Вот этот образ свой Залыгин сумел разбить за несколько недель. На дебютном для него редакционном собрании, услышав предложение одного из сотрудников сделать экологическую тематику приоритетной для журнала, Залыгин вдруг заявил: «Я против. Зачем так раздувать значение экологии? Экология — это частность, это следствие. В условиях нормальной, здоровой экономики экологические проблемы решаемы в принципе. Вот о чем нужно думать в первую очередь. Мы должны сосредоточиться на основном, на причинах, а не следствиях».

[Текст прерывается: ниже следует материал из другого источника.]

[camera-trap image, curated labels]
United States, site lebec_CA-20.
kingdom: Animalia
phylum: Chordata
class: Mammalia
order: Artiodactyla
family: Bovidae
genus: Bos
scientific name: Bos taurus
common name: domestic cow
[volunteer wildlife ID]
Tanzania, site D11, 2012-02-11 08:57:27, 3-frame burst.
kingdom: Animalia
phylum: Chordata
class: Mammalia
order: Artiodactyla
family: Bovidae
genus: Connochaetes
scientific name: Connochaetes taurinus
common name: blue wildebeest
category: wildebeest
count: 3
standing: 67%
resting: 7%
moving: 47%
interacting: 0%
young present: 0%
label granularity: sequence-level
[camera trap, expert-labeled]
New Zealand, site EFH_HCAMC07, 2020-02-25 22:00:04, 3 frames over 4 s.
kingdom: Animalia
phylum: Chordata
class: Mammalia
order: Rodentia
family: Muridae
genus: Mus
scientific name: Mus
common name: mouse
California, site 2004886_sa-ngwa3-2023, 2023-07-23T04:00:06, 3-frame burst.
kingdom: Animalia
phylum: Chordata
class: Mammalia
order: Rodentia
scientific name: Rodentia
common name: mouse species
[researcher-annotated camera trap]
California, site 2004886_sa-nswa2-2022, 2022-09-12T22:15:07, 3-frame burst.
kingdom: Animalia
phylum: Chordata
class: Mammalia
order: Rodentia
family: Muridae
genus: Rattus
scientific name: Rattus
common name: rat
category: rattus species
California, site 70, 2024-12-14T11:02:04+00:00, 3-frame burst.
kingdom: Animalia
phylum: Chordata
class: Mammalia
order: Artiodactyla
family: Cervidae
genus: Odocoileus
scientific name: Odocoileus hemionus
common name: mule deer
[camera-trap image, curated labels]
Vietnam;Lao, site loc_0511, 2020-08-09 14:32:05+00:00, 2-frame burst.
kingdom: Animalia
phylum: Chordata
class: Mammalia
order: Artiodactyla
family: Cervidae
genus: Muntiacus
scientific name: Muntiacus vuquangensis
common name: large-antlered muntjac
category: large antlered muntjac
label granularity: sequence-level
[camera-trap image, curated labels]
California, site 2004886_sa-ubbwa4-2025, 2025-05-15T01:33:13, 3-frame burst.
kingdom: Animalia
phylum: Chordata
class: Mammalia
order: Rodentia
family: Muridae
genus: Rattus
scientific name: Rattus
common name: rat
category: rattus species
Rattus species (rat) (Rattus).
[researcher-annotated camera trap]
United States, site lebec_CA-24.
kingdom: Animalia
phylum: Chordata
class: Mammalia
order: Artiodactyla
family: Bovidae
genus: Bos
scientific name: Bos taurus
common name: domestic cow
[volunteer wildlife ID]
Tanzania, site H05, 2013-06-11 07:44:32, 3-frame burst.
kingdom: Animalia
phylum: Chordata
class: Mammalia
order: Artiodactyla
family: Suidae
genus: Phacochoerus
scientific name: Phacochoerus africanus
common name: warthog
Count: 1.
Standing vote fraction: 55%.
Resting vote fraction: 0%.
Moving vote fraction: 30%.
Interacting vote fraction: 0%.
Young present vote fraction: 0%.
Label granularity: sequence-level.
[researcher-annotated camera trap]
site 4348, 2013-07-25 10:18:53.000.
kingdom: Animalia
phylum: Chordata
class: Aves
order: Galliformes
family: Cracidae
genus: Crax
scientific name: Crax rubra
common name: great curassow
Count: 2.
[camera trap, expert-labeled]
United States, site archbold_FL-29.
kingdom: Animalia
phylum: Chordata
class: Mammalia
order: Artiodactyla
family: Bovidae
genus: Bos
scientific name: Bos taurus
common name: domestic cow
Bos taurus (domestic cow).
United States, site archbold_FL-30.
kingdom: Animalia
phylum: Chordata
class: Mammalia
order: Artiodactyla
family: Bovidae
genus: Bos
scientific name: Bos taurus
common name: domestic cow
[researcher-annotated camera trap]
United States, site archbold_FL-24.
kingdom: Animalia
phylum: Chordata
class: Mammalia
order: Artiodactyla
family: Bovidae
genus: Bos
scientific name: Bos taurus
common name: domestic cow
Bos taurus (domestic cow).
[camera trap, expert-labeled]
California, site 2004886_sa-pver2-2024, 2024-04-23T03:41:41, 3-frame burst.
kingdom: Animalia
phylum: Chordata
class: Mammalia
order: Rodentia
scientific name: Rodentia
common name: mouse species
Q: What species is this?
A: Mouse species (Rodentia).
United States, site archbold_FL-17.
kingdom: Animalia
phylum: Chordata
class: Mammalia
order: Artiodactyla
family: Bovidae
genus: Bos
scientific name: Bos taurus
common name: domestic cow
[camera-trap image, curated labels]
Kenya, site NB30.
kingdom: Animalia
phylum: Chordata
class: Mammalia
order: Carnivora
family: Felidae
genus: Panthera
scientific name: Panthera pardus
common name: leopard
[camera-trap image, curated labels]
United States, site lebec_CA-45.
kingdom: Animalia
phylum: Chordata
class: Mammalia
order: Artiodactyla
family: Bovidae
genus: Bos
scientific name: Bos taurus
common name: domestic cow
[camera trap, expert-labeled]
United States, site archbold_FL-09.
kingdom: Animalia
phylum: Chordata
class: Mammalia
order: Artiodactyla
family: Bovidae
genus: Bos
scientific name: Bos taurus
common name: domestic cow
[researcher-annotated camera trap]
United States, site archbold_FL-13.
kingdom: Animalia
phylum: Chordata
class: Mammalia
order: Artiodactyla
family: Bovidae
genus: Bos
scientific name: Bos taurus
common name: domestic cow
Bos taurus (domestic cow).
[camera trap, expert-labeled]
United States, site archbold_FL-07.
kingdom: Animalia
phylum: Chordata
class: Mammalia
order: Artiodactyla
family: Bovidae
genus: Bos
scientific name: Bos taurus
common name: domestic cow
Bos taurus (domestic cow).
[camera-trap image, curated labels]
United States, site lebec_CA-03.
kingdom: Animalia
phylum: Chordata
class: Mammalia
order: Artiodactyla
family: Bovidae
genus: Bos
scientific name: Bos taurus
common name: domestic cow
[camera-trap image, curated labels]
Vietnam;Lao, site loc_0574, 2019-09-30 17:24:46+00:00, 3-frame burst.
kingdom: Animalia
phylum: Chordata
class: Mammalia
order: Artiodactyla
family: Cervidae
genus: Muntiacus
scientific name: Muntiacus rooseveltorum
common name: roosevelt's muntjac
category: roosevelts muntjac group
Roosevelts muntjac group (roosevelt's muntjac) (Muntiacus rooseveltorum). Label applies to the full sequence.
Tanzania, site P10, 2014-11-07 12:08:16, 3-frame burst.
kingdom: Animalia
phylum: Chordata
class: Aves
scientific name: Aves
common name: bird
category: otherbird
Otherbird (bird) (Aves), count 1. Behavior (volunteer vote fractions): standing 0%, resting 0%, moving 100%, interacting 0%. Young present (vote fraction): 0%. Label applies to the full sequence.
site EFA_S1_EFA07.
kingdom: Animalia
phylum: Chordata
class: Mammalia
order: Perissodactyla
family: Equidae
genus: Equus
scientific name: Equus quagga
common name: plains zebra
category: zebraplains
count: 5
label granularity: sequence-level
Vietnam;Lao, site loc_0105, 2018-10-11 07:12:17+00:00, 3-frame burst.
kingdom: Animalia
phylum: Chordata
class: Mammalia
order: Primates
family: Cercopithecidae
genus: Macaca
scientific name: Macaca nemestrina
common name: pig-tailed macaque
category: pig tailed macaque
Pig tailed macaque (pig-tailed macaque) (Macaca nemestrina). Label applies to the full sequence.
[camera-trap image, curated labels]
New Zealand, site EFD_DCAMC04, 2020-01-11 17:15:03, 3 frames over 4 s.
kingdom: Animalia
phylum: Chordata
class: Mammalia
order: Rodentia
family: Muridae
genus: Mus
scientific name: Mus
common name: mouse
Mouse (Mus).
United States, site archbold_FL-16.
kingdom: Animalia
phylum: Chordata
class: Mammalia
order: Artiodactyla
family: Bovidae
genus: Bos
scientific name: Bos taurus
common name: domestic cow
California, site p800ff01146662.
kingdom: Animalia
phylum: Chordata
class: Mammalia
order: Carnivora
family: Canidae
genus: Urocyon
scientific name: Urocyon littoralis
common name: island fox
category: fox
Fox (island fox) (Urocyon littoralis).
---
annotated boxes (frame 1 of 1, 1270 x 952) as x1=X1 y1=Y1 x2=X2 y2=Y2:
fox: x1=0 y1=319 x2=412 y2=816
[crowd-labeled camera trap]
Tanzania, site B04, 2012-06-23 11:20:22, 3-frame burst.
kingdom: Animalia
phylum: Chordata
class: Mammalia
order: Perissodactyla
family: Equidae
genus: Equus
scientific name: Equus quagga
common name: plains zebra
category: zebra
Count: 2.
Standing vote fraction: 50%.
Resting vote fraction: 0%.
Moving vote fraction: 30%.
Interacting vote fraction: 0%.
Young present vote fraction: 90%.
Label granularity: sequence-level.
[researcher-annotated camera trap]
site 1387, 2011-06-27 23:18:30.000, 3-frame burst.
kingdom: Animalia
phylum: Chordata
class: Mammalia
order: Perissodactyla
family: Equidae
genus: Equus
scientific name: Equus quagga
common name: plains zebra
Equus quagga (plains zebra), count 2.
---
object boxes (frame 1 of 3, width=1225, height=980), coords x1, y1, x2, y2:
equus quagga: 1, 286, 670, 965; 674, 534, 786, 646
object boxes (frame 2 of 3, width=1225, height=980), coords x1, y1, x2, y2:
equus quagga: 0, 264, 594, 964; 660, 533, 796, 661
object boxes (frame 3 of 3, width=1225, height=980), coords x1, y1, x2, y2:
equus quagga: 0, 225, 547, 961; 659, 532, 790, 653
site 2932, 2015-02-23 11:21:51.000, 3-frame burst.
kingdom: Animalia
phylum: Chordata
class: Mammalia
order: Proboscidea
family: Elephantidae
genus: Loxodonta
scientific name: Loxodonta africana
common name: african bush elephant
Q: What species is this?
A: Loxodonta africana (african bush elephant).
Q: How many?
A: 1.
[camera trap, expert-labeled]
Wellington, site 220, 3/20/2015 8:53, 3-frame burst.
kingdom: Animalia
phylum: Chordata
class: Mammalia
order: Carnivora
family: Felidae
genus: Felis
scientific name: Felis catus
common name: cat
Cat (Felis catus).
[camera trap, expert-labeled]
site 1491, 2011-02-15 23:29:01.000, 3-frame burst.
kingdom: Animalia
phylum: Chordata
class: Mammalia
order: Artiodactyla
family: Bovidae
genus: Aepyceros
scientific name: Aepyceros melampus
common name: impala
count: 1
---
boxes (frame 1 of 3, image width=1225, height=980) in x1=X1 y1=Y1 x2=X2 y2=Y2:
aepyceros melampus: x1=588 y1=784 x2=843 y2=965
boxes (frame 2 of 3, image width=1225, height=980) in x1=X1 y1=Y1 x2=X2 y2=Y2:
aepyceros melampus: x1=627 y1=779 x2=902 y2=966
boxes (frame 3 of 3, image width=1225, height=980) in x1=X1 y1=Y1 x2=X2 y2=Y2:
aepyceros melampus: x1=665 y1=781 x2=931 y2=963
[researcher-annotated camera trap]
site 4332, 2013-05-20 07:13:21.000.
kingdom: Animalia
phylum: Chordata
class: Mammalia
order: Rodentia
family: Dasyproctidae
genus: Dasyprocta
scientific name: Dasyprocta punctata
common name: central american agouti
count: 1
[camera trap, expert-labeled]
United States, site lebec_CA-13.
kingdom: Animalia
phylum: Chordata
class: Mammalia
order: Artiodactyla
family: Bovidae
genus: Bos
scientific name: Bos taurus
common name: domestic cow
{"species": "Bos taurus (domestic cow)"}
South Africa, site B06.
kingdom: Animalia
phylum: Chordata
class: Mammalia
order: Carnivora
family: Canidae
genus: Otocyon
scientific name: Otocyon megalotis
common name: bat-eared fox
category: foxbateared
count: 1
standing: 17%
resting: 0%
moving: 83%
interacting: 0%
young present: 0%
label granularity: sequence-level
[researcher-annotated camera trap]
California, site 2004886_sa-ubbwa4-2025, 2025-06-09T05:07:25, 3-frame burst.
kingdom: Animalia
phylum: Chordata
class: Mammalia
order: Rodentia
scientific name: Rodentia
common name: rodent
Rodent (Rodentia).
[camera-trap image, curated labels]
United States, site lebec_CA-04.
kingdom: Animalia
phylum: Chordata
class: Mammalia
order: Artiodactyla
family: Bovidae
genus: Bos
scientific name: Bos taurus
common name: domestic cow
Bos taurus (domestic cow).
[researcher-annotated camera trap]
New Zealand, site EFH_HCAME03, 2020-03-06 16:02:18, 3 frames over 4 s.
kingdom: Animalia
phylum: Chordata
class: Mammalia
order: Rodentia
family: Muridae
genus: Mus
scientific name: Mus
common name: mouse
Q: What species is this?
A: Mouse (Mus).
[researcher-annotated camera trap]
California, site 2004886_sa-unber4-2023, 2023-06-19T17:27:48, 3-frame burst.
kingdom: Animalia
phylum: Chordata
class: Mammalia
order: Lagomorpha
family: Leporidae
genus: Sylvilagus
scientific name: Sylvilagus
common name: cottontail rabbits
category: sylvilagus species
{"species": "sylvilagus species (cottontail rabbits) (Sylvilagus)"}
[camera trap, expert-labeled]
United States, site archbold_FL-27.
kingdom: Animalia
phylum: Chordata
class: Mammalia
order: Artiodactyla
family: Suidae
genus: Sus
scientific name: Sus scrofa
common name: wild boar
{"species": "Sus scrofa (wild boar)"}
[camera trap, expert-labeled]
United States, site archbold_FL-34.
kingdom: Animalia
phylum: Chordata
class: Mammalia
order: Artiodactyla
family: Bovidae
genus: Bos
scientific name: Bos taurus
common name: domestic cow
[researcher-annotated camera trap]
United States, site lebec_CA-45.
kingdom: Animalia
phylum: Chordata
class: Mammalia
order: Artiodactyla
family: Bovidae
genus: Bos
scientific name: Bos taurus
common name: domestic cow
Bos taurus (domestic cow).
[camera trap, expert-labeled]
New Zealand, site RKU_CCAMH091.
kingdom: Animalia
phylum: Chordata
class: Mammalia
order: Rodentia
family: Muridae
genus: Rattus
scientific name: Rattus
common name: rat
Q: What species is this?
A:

Ну а в том, как начал он формирование уже своей команды, и следа не было стариковской оглядчивости и неторопливости. Очень быстро в качестве ключевых фигур появились в редакции И. Виноградов, О. Чухонцев, А. Стреляный, чуть позже — И. Роднянская, за ней — В. Борисов, М. Тимофеева[1]. Залыгин действовал решительно — было видно, что он пришел в редакцию с собственной программой и что в реализации ее он будет тверд. Один из прежних заведующих отделом сделал, как, возможно, казалось ему, хитрую попытку обезоружить нового начальника прямотой и искренностью — он пришел в кабинет к Залыгину со словами: «Я хотел бы избавить вас от неприятной и психологически тяжелой необходимости объявить об увольнении человеку, не один год проработавшему на любимой работе. Готов сейчас же, при вас написать заявление об уходе, если, разумеется, я не нужен вам в прежней роли». На что Залыгин ответил: «Вы напрасно беспокоились. Мне это не трудно. C вами мы действительно дальше работать не будем — у меня уже есть кандидатура на ваше место».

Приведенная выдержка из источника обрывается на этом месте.